Dive Brief:
- Phoenix collects 34,000 tons of palm fronds each year, which account for 3.4% of the city's waste and cost more than half a million dollars to landfill.
- Due to their fibrous quality, the fronds often get tangled in shredding equipment at green-waste processing facilities and can't be easily composted using traditional methods.
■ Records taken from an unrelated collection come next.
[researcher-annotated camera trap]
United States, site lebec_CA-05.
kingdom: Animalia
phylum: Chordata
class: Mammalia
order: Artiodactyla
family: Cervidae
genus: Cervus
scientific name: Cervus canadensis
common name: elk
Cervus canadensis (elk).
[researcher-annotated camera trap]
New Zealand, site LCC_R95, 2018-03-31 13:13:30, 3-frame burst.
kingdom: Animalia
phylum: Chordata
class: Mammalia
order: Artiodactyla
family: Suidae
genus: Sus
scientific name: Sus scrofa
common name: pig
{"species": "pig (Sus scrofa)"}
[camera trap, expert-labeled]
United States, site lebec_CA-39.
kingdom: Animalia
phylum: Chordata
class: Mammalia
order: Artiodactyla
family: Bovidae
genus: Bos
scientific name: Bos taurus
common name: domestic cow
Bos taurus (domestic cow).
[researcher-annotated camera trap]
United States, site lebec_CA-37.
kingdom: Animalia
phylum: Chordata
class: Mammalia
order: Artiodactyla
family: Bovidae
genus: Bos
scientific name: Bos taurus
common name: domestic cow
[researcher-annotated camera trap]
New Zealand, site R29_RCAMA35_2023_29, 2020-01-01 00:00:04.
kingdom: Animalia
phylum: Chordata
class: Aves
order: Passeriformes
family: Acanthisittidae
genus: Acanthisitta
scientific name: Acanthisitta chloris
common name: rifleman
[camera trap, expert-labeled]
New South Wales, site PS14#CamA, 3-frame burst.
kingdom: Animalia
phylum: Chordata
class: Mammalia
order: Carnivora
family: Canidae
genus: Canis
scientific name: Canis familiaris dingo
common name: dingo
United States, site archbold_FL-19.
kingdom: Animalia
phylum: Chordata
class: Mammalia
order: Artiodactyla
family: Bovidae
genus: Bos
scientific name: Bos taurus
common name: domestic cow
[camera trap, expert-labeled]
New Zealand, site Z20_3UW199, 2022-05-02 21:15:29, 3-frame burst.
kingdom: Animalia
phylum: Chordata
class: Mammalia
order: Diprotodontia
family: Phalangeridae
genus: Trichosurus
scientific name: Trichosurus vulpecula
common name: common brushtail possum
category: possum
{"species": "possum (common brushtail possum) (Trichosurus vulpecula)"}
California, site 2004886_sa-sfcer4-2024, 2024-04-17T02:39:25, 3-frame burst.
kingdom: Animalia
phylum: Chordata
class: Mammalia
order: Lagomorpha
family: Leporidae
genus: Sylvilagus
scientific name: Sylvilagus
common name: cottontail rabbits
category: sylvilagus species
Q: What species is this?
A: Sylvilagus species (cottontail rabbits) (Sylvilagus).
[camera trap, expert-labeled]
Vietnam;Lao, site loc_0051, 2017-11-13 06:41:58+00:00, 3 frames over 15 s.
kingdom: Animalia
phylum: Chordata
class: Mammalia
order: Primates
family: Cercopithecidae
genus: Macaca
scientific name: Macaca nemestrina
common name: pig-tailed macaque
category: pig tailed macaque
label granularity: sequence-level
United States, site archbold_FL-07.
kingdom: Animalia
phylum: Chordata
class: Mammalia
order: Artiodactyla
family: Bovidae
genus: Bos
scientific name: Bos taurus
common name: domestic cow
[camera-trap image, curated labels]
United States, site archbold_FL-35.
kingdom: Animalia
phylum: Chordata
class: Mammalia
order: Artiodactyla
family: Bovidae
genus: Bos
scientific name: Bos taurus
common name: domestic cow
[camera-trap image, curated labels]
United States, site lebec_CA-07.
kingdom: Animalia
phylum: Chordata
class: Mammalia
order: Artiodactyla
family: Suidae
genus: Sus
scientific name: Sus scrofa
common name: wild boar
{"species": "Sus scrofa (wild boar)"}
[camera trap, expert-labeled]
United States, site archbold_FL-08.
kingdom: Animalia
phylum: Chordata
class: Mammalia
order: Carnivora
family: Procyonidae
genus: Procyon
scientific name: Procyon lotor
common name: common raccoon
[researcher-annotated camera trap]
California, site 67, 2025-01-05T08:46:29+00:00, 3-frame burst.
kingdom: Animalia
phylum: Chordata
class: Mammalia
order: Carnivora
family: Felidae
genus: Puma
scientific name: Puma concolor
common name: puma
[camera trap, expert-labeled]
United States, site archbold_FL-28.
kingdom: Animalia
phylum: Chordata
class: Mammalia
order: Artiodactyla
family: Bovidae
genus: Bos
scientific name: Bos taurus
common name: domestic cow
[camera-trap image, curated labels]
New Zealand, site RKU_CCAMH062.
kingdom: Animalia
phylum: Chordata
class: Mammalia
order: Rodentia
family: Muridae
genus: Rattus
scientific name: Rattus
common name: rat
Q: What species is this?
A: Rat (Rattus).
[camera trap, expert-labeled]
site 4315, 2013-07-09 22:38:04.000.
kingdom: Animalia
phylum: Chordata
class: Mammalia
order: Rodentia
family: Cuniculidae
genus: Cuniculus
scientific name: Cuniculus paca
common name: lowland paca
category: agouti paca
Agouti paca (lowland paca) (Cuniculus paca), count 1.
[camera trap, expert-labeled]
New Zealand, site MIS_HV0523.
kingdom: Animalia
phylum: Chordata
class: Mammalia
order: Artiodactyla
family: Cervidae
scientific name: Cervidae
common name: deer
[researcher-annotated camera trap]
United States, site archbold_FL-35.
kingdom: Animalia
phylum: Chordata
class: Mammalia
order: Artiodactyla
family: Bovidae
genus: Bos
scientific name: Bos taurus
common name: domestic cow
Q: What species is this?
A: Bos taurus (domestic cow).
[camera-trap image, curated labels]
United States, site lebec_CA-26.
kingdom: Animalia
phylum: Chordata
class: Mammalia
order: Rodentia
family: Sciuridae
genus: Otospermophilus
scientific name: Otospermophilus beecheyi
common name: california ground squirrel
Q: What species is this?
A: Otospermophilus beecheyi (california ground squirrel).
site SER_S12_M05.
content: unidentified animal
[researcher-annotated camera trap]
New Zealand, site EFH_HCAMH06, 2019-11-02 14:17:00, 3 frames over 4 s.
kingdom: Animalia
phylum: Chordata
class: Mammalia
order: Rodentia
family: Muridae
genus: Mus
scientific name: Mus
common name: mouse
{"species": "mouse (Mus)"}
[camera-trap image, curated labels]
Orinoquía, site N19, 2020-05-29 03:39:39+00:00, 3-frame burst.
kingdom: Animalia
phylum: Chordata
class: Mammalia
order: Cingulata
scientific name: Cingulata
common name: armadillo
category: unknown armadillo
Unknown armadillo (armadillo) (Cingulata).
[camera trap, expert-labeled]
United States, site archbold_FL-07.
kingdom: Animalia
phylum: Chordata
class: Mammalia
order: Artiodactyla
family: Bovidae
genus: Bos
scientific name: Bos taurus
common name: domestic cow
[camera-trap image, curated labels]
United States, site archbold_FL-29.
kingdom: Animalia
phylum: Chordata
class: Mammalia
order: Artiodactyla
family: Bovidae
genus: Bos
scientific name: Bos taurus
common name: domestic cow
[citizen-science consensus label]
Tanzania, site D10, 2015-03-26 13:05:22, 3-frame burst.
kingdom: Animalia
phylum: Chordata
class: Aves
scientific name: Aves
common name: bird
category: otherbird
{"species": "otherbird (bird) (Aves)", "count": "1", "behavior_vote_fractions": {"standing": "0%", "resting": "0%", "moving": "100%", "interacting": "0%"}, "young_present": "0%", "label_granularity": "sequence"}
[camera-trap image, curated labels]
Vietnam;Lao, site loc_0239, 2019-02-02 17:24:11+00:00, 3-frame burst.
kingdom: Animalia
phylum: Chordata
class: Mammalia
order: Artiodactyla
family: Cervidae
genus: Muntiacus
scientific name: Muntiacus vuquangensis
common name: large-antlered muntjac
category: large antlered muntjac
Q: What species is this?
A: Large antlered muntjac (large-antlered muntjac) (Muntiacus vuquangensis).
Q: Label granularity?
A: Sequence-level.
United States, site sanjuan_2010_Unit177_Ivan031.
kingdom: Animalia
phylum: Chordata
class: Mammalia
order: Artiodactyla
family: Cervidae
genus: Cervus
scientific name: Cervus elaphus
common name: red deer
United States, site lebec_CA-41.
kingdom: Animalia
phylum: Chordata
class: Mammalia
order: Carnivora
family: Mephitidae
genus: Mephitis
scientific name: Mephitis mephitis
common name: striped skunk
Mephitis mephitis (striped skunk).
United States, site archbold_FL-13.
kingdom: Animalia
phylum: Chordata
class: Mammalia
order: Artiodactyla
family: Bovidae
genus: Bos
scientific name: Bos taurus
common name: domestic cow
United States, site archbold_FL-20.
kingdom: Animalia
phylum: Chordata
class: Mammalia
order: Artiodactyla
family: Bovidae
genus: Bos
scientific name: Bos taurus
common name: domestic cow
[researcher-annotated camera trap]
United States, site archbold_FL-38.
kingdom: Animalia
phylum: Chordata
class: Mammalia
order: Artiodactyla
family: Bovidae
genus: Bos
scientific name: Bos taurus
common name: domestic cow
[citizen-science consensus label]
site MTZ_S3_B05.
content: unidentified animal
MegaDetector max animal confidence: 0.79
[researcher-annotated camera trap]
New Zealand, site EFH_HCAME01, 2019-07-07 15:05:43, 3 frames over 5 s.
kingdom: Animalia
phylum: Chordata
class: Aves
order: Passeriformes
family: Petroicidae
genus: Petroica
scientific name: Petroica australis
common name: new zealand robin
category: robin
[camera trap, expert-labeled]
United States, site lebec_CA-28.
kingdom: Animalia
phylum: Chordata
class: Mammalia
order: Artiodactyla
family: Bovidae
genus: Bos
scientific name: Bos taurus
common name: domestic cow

- The city recently put out a call for local diversion solutions that don't involve composting. Proposals will be presented to the Phoenix City Council for approval in June and the winner will have the opportunity to lease land at Arizona State University's Resource Innovation Campus.
Dive Insight:
Like other major cities, Phoenix has set long-term sustainability goals—40% diversion by 2020—but is facing the challenges of a complex waste stream. While leaves and grass clippings can be processed through various composting methods, the palm fronds can take up to 50 years to decompose.
The Gilbert Gearheads, a youth robotics team located outside of Phoenix, may have found a solution. The team won the 2015 Trash Trek Challenge in Arizona with their "Slice-N-Grind" prototype that breaks the fronds into smaller pieces to be used for mulch. The team's design can be scaled for homeowners, landscapers or industrial processing facilities.
If Phoenix can find and utilize a solution to this problem, such as the Slice-N-Grind, it would have major implications for other municipalities with palm trees that are trying to reduce the amount of organic waste sent to landfills. Los Angeles is one of many cities that also doesn't accept the fronds in green waste bins.